Nosiness and malice.
She was content to leave what was not her business to remain so on the principle of whit ye don’t know doesnae dae ye damage, and as a consequence of that contentedness found herself free from envy and its malicious offshoots.
But she still did not get out the door untrammelled.
‘Jist before ye depart, Ellen Girvan, have ye seen this man before?’
The maid turned slowly. So the bugger knew her all the time, otherwise why remember her given name?
In fact it had only come into McLevy’s mind when she’d opened up the door; something in the cast of her features and the way she had glowered at him brought to mind a similar face from childhood.
Looking across the cobbled square at him one day when he had just kicked hell out of a thug who had persecuted him for a deal of his young life.
So he had taken a flyer and was gratified to see the hit; a reputation for omniscience does a policeman no harm.

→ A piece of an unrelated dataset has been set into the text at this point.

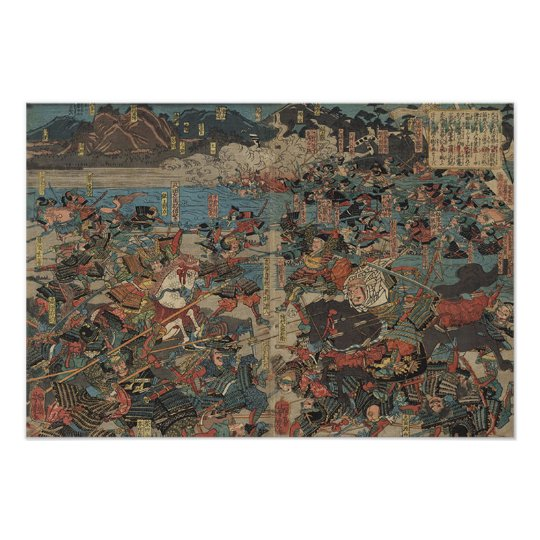 Póster Battle of Kawanakajima by Yoshitora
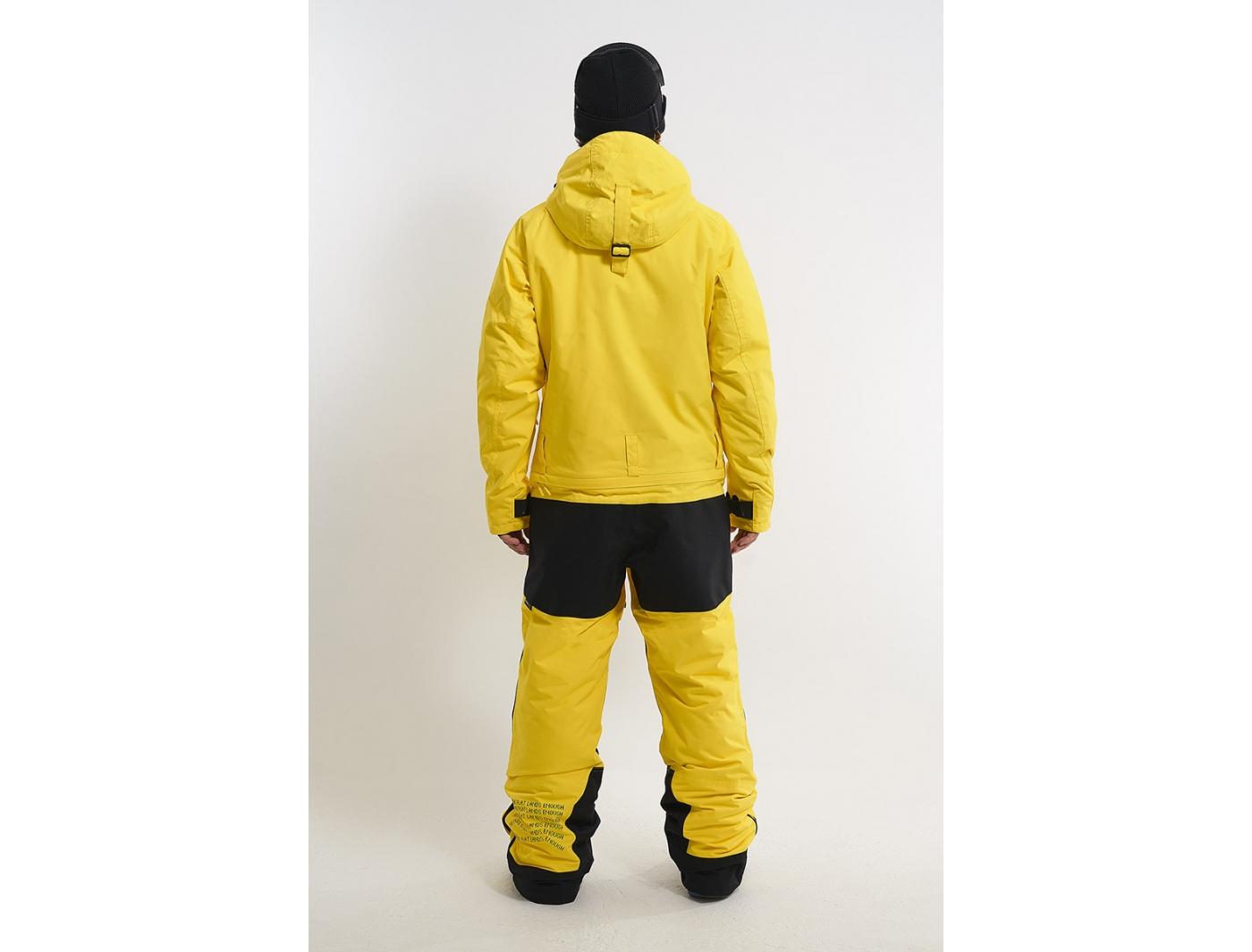 Комбинезон KN2122/10 PROXY желтый (2022)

‘Aye, I’ve seen him,’ Ellen said, staring more at the inspector than Samuel. ‘A wee time ago at the door.’
‘Never before that?’
Ellen could almost swear she had observed the man loitering in the street when she left on her weekly visit to her mother but she only operated on conviction. She had also noted a twinkle in Muriel’s eye of late and a loose vivacity in her movements. But whit ye don’t know…
‘Not to my decent knowledge,’ she responded carefully.
McLevy thought to push it but there was a flinty cast to Ellen’s face that dissuaded him from the effort.
‘Are ye going to make us any hot beverage?’ he asked instead.
‘It wisnae in my mind.’
Ellen looked at her mistress who gazed downwards and the maid took that for a negative.
She left.
Samuel had not said a word.
Conan Doyle for once had nothing to deduct.
McLevy had sent him on to batter at the door and sneaked off round the side with productive results but Arthur had the feeling he had been used as a decoy of sorts.
A disgruntled Constable Mulholland, who was beginning to regard Conan Doyle with jaundiced eye, had been dispatched to the station with a pack of summoned helpers to transport the Moxey gang.
But Seth had lost no time in pointing a dislocated finger towards a certain direction; there being no honour amongst thieves and he being foul indignant at someone stealing his hard-earned lift.
The constable was not best pleased at being left out of the action but McLevy persuaded him that he was essential for safe transport of the gang. Besides Doyle might be useful because of his local knowledge.
It amused McLevy to see the giant so discomfited by personal relationships. That’s why McLevy, in the main, tried very hard not to have them.
Deduction has its drawbacks.
‘Mistress Grierson, can you enlighten us as to your dealings with this fellow?’
A simple enough question, but a nest of vipers. Silver Samuel, according to Seth, had supplied the knowledge for the lift and danced the Reels o’ Bogie with the lusty widow.
Muriel swallowed hard but before she might formulate a response Samuel burst into speech.
‘Easy enough,’ he declared. ‘Moxey made vaunt tae me where he had thieved a brooch.’
Samuel waved his free hand in Doyle’s direction.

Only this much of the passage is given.